## start Available records

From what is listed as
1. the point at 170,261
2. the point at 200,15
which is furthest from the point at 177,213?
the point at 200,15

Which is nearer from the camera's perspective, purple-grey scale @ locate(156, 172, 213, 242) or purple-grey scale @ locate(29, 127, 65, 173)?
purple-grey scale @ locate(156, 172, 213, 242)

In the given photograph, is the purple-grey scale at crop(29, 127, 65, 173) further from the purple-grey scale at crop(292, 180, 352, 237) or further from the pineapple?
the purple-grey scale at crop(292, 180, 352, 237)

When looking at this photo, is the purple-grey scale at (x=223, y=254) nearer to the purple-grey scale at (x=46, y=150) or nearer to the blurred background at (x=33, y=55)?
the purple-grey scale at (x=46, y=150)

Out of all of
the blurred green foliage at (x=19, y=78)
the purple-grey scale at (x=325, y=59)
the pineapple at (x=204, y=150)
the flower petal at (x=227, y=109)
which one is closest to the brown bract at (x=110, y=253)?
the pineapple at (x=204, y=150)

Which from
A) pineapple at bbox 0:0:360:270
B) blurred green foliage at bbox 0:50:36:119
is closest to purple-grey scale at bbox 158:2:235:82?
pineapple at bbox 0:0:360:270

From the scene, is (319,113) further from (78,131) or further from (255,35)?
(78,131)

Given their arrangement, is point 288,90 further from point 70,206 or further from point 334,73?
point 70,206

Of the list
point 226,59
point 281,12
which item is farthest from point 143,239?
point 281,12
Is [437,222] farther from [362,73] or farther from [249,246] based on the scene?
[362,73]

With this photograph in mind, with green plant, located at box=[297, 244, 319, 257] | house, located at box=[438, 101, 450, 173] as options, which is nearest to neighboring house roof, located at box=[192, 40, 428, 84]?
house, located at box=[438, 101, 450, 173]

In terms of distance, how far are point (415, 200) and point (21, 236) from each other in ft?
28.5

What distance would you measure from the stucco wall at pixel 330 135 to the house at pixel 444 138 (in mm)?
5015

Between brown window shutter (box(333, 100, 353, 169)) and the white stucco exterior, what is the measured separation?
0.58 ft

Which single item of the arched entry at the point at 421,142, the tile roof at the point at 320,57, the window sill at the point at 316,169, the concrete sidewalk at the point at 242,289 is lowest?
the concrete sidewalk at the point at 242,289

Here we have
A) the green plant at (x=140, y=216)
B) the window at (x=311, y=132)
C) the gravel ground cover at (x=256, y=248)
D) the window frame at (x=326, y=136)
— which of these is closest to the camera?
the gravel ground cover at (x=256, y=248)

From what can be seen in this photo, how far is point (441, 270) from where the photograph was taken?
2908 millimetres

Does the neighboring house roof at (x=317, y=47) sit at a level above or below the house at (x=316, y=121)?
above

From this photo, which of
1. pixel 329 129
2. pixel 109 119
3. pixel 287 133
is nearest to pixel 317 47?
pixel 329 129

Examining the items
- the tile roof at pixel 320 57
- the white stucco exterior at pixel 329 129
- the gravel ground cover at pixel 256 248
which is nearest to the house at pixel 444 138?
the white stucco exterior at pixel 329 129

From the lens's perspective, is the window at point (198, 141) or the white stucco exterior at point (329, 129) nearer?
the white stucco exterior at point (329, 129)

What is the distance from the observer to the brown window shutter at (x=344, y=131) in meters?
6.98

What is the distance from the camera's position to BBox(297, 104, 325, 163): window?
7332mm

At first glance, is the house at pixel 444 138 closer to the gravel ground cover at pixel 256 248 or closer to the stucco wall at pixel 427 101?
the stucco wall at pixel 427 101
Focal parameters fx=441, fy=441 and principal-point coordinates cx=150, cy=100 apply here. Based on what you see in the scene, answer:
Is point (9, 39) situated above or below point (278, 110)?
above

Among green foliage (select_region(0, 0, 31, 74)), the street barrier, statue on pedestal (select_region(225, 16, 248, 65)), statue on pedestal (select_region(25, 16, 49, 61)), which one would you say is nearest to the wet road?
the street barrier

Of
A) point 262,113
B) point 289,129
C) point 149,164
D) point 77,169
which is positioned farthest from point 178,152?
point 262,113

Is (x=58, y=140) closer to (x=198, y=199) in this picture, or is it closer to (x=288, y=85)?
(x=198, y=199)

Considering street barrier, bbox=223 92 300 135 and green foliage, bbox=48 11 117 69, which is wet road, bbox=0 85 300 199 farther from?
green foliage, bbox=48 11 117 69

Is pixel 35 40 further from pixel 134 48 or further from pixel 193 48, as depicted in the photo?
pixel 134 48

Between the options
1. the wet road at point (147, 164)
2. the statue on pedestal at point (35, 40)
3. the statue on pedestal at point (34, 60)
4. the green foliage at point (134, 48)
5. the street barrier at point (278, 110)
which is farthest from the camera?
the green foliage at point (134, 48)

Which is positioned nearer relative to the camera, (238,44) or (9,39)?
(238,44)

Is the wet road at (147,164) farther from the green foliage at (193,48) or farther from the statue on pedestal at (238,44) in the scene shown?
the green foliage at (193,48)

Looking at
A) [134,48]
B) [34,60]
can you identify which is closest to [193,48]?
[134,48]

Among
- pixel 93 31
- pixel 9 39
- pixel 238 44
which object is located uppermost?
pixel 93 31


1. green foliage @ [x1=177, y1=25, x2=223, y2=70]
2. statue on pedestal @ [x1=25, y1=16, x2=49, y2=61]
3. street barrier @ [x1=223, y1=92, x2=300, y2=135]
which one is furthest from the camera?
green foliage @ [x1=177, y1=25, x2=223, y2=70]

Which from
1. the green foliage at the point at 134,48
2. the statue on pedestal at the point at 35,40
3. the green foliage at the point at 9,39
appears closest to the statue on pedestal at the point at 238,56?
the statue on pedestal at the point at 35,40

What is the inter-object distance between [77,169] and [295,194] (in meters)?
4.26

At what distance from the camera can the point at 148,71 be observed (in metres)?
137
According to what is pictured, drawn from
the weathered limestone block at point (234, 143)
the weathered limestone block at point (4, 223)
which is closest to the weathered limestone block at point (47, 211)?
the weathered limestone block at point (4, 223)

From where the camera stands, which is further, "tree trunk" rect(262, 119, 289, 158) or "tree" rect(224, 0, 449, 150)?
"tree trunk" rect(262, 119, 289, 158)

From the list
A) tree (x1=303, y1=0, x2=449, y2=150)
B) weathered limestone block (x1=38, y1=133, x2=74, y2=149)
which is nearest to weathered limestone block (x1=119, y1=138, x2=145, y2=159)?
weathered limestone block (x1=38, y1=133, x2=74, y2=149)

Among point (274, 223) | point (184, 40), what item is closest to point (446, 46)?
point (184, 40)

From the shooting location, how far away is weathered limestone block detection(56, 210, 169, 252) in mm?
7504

## end Available records

- Requirement
Copy out the lines of the material verbatim, beginning at the line containing "Between brown window" and ending with the line containing "2908 millimetres", both included.

- Task answer
Between brown window shutter (box(333, 100, 353, 169)) and the white stucco exterior, what is the measured separation?
0.58 ft

Which single item of the arched entry at the point at 421,142, the tile roof at the point at 320,57, the window sill at the point at 316,169, the concrete sidewalk at the point at 242,289 is lowest?
the concrete sidewalk at the point at 242,289

Here we have
A) the green plant at (x=140, y=216)
B) the window at (x=311, y=132)
C) the gravel ground cover at (x=256, y=248)
D) the window frame at (x=326, y=136)
— which of these is closest to the camera?
the gravel ground cover at (x=256, y=248)

From what can be seen in this photo, how far is point (441, 270) from where the photograph was taken?
2908 millimetres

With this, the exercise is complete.